*TUGAS YANG DIBERIKAN*
Tulis ulang seluruh daftar di bawah ini kata demi kata, dari baris pertama sampai baris terakhir. Gambarnya jangan ikut dimasukkan.

☆ ☆ ☆ ☆

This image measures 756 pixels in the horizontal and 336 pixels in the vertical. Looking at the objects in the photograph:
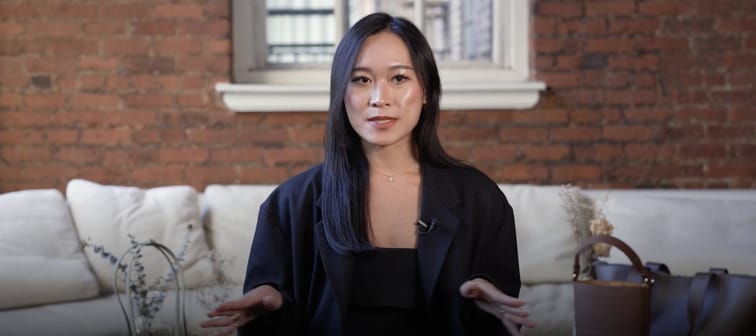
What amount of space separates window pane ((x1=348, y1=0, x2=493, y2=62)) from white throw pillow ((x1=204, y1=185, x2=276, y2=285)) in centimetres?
128

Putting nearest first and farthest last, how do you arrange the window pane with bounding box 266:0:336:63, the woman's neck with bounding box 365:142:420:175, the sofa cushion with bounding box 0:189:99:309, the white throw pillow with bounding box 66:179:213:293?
1. the woman's neck with bounding box 365:142:420:175
2. the sofa cushion with bounding box 0:189:99:309
3. the white throw pillow with bounding box 66:179:213:293
4. the window pane with bounding box 266:0:336:63

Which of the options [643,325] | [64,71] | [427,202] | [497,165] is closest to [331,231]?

☆ ☆ ☆ ☆

*JAWABAN*
This image measures 756 pixels in the horizontal and 336 pixels in the vertical. Looking at the objects in the photograph:
What amount of space separates window pane ((x1=348, y1=0, x2=493, y2=62)) from white throw pillow ((x1=204, y1=185, x2=276, y2=285)) in centimetres?
128

Putting nearest first and farthest last, how do you arrange the window pane with bounding box 266:0:336:63, the woman's neck with bounding box 365:142:420:175, the sofa cushion with bounding box 0:189:99:309, the white throw pillow with bounding box 66:179:213:293?
1. the woman's neck with bounding box 365:142:420:175
2. the sofa cushion with bounding box 0:189:99:309
3. the white throw pillow with bounding box 66:179:213:293
4. the window pane with bounding box 266:0:336:63

Which of the options [643,325] | [64,71] | [427,202] | [497,165] is closest to [331,231]?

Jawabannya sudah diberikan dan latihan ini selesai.